== OPDRACHTEN ==
1. Schrijf uit de leestekst over Janet van der Meulen het stuk van "Janet (op zijn" tot en met "lof behaald (1989)." letterlijk over.
2. Zet de leestekst over Janet van der Meulen voort, te beginnen na de laatste zin.

== LEESTEKST ==
In memoriam Janet F. van der Meulen (1961-2023)
Janet Froukje van der Meulen is geboren in Heerde, op de Veluwe, op 31 januari 1961. Ze volgde daar van 1973 tot 1979 de ‘ongedeeld-vwo-opleiding’ aan de Christelijke Scholengemeenschap de Heertganck. Evert van den Berg, de taalkundige die in 1983 promoveerde op een onderzoek naar de versificatie van Middelnederlandse teksten, was haar docent Nederlands. Hij droeg bij aan haar ontluikende liefde voor de middeleeuwen.
Janet (op zijn Nederlands uit te spreken als ‘ja, net’) studeerde Franse taal- en letterkunde aan de Universiteit van Amsterdam. Het kandidaatsexamen behaalde ze in 1982 cum laude. Daarna trok ze naar Utrecht waar ze twee doctoraalopleidingen volgde: Franse taal- en letterkunde én Mediëvistiek. Bij die laatste studierichting werkte ze ook als student-assistent. Belangrijke docenten waren de romanist Corry Hogetoorn – die haar Oud-Occitaans leerde en haar liet delen in de liefde voor poëzie en bijzondere verhalen – en de medioneerlandicus Wim Gerritsen. Onder hun begeleiding schreef ze een scriptie over de Middelnederlandse bewerking van de Oudfranse Floire et Blanceflor. Ook de diploma’s in Utrecht werden met lof behaald (1989).
In mei 1990 ging Janet als promovendus van start bij het Leidse NWO-pionierproject Nederlandse Literatuur en Cultuur in de Middeleeuwen (NLCM) dat geleid werd door Frits van Oostrom. Ze was binnen dat project de eerste niet-neerlandicus. Haar opdracht was om het literaire leven aan het Henegouws-Hollandse hof in de eerste helft van de veertiende eeuw in kaart te brengen, een voorgeschiedenis bij het verhaal dat Frits van Oostrom vertelde in Het woord van eer (1987). In 1988 had Wim Gerritsen – waarschijnlijk met Janet in het achterhoofd – al een pleidooi gehouden voor een dergelijk onderzoek:
Er is nog veel te weinig bekend omtrent de receptie (en produktie!) van de Oudfranse litteratuur in de zuidelijke Nederlanden, in het bijzonder in Vlaanderen en Henegouwen, en in de aangrenzende Noordfranse gewesten. Hier ligt een taak voor de Belgische en Nederlandse romanisten, voor wie het toch geen heksentoer mag heten, wat Middelnederlands te leren.

== BRONFRAGMENT ==
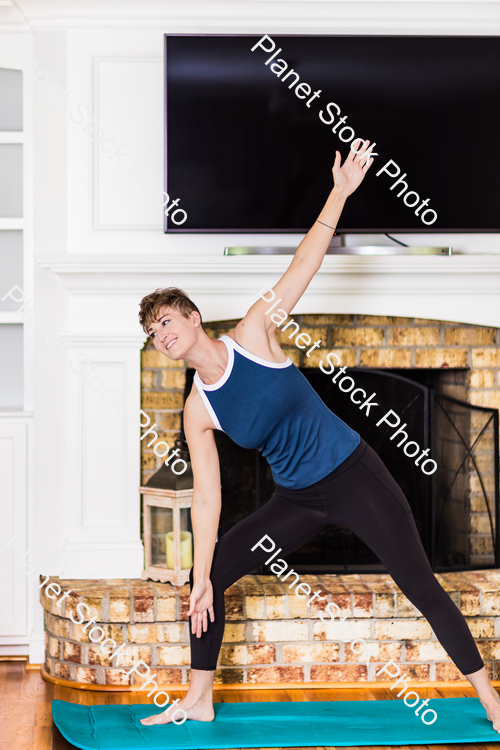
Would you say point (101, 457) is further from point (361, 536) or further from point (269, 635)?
point (361, 536)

== DE UITKOMSTEN ==
1.
Janet (op zijn Nederlands uit te spreken als ‘ja, net’) studeerde Franse taal- en letterkunde aan de Universiteit van Amsterdam. Het kandidaatsexamen behaalde ze in 1982 cum laude. Daarna trok ze naar Utrecht waar ze twee doctoraalopleidingen volgde: Franse taal- en letterkunde én Mediëvistiek. Bij die laatste studierichting werkte ze ook als student-assistent. Belangrijke docenten waren de romanist Corry Hogetoorn – die haar Oud-Occitaans leerde en haar liet delen in de liefde voor poëzie en bijzondere verhalen – en de medioneerlandicus Wim Gerritsen. Onder hun begeleiding schreef ze een scriptie over de Middelnederlandse bewerking van de Oudfranse Floire et Blanceflor. Ook de diploma’s in Utrecht werden met lof behaald (1989).

2.
Kennis van het Middelnederlands was geen probleem. Gerritsen en Van Oostrom beseften echter onvoldoende dat het nog veel te vroeg was voor een synthese over het ontstaan van Franstalige literatuur aan hof van de graven van Henegouwen en Holland tussen 1299 en 1345. Dat hof vormde ontegenzeggelijk een dynamisch knooppunt in de internationale betrekkingen, maar veel van de teksten waarvoor een Henegouwse ontstaanscontext viel te overwegen, waren in 1990 nauwelijks bestudeerd. Belangrijke teksten zoals de Perceforest – een ridderroman die omvangrijker is dan de hele Harry Potter-cyclus – wachtten zelfs nog op hun eerste (volledige) editie.
Het materiaal waarmee Janet aan de slag ging, stuurde haar in verschillende richtingen. De omvangrijke kruisvaartroman Baudouin de Sebourc bleek bij nader inzien niet in Henegouwen te zijn ontstaan in de eerste helft van de veertiende eeuw, maar enkele decennia later, vermoedelijk in de meertalige Vlaamse handelstad Brugge. Dergelijke ervaringen leerden Janet attent te blijven voor het afwijkende detail, het detail dat zich niet gemakkelijk in liet passen in de communis opinio, het detail dat de aanleiding kon vormen voor een verrassende nieuwe kijk op de literatuur van de middeleeuwen. Met haar onderzoek heeft Janet dikwijls laten zien hoe wankel onze veronderstellingen over middeleeuwse literatuur zijn, maar ook hoe spannend het kan zijn om een nieuw verhaal op te bouwen vanuit een geheel ander perspectief.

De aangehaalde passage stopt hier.